Stored items from a collection
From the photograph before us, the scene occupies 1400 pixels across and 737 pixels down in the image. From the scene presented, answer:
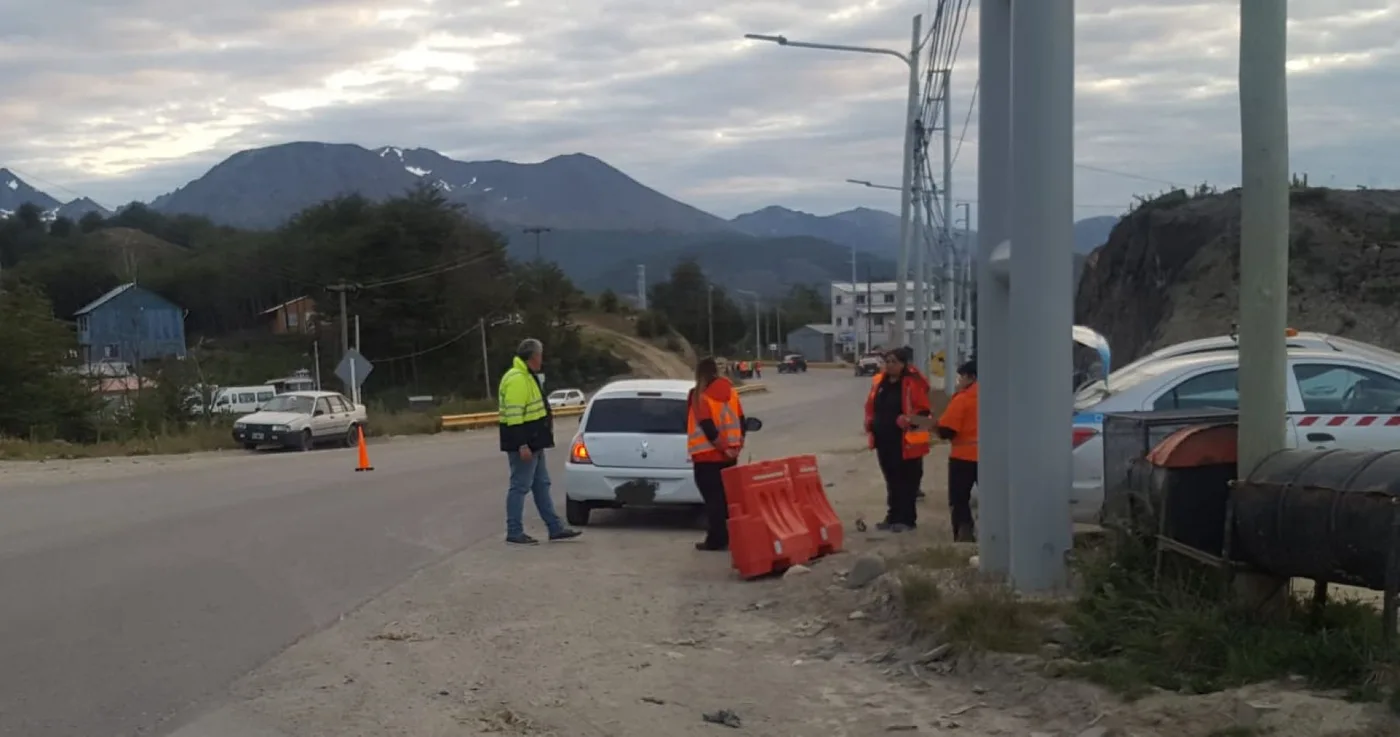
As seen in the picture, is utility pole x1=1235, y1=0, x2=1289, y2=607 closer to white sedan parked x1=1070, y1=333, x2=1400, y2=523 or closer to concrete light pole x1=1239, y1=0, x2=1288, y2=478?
concrete light pole x1=1239, y1=0, x2=1288, y2=478

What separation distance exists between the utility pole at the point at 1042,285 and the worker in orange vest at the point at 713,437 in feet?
13.1

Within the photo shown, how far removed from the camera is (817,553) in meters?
11.4

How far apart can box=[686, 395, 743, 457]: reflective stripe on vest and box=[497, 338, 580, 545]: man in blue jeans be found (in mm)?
1361

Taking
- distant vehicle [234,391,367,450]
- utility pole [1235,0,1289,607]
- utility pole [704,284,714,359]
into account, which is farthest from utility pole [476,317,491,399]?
utility pole [1235,0,1289,607]

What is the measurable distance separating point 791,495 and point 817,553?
51cm

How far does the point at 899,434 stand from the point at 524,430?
135 inches

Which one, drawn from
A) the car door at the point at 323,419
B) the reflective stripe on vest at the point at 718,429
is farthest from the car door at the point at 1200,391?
the car door at the point at 323,419

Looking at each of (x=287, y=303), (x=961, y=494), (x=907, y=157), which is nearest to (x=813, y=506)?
(x=961, y=494)

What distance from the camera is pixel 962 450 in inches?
466

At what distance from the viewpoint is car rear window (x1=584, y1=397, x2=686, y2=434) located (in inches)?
582

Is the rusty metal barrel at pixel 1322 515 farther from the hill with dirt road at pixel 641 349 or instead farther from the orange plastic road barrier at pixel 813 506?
the hill with dirt road at pixel 641 349

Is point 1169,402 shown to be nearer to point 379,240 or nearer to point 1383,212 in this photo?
point 1383,212

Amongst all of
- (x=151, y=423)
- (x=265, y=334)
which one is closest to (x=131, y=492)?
(x=151, y=423)

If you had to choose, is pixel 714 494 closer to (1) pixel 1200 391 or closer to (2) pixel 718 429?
(2) pixel 718 429
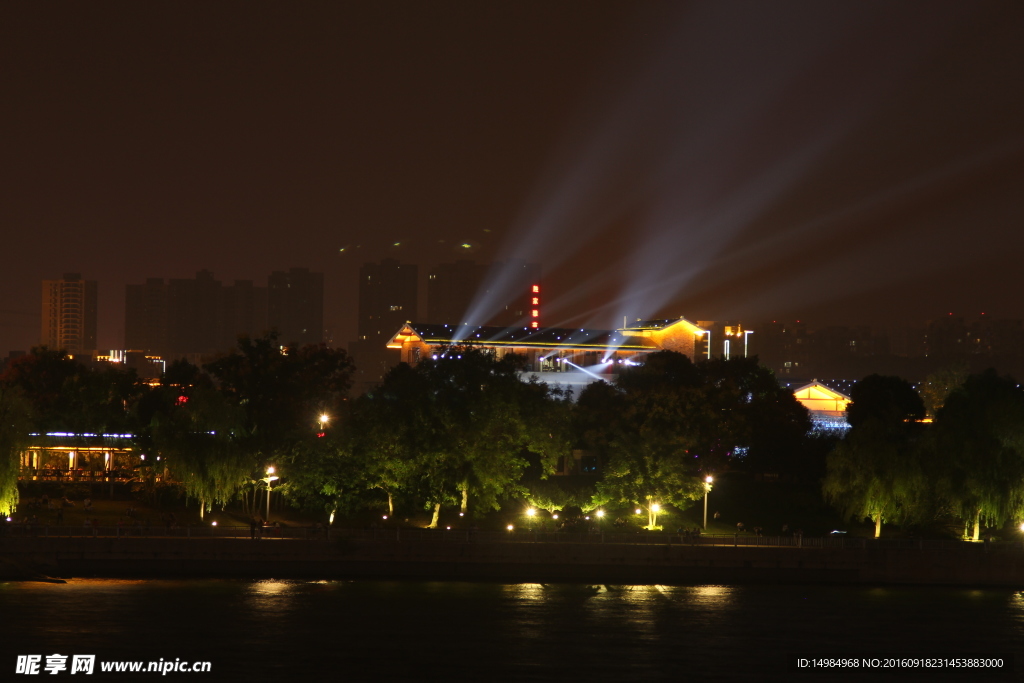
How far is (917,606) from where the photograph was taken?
4569 cm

● What the exercise asks
Express everything from the line containing "How far is (917,606)" down to the end of the records as a two-column CSV with the headers entry and answer. Give one row per record, put each field in double quotes, and replace any line breaks inside a field with spaces.

● The output
entry,answer
"How far is (917,606) from where the photograph was taken?","4569 cm"